His words stayed with me.  I’d gone to sweat lodges trying to get straightened out.  I was too chicken to try the church (white man or ours). I’d hung around the AA meetings and judged their noise, their smoke, their ignorance of spiritual ways, their coffee.  I especially found their laughter annoying.  I checked out the parking lot for the nice cars, ‘cuz I didn’t want to go near this thing unless I could get a nice car out of it.

It took a while more for me to come back to those meetings, torn open enough to listen. And Creator spoke to me.  I heard my story in those meetings.  I heard my feelings,  I heard my hopes.  And I started to get better.

I went to a sweat and talked to my friend who was pouring water.  He’d been sober 20 years.  He was gentle and encouraged me to just show up in the lodge and pray with my heart.  I cried that night.  No one told me what to do into my ears, but I heard in my heart that I needed to go back and listen and work the program.

Not too long after that I went to a Native sobriety convention.  It was awesome. The speakers were great, I felt amazed at so many sober Indians, and I was thinking about drinking.  Then I heard this guy talk.  He blew out my favorite excuse; I could never get sober because I’m Indian.  He was sober.  For a long time.  I finally wanted that.  I went home and really worked those steps, made a plan for my life, and started dancing.

Now I dance my own private sobriety dance.  For grand entry, you are all there with me.  I pray for you all and we dance together.  My regalia honors all of you in a quiet way.  I dance with pride.  On the honor beats I look down and think of those who died so I could live this way, sober and healthy.
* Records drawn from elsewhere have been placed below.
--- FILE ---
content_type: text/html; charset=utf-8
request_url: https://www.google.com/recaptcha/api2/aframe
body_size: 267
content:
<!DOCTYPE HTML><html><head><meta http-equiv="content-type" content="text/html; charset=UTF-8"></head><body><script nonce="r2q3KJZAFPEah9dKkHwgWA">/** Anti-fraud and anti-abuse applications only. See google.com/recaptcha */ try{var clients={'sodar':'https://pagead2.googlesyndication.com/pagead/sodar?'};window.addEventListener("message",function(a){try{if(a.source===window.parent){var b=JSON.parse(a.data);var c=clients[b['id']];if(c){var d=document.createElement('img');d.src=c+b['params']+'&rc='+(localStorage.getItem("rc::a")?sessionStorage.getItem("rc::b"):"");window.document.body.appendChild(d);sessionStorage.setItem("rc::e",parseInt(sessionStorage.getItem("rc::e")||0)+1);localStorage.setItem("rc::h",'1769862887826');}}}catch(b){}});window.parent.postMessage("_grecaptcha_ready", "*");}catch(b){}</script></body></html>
Life is good.  Just for today I practice our ways as a sober person.  I want to be someone the kids look up to and remember when they are tempted.  We are such a beautiful people.

Author Anonymous

A Story About Forgiveness

I want to share a personal experience that involves forgiveness.  My first sexual experience was with a Catholic priest. This was devastating to my sexuality and the spiritual beliefs I held at that time.  This incident had a lot to do with why I started drinking.  After I had been sober for about five years my sponsor at that time suggested that I share my 5th step with a Catholic priest who was recovering.  I told him, “Are you crazy? Why would I want to do that?”  He asked me if I wanted to get well and I responded, “Yes.”  He then said, “Are you willing to go to any lengths?” I once again said, “Yes!”  So then I knew I had to do this.
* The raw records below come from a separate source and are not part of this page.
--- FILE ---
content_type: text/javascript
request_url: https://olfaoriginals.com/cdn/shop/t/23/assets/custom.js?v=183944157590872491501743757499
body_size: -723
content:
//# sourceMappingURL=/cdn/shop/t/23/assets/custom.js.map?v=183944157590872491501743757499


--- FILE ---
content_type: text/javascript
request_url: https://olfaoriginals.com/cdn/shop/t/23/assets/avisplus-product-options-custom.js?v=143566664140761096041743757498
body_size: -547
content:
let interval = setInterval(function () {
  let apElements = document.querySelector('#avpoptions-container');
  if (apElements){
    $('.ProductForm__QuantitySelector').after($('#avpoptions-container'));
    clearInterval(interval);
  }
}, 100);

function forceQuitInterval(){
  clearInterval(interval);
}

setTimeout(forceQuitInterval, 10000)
I was visiting Washington D.C. on business and found a priest that I was comfortable with and asked him if he would hear my 5th step when I came back there in about three months.  He said he would be honored to hear it.  When I came back there I went to a meeting the night before I was to meet with this priest.  The meeting I went to was all Catholic priests and the topic that night was on forgiveness.  There are no accidents in the program.  This helped prepare me for what I had to do the next day.

I met with the priest and I shared all the resentments I had including those against the priest who had abused me and the Catholic church.  After I was done he asked me if I could forgive him and the Catholic church for what they had done to me.  I told him that I did.  As I did this I felt a fog being lifted from my shoulders.

About a year later I was with my wife on a trip in Montana.  I had some free time and I wanted to pray someplace quiet.  There was a big Catholic Church there and I decided to go there since it was the middle of the day and I thought I would be by myself.  I went in there and I prayed and I knew I was in a sacred place and I felt at peace.  I did not have the urge to stay for confession but I know I would never have been able to do that simple act unless I had learned how to forgive the unforgiveable.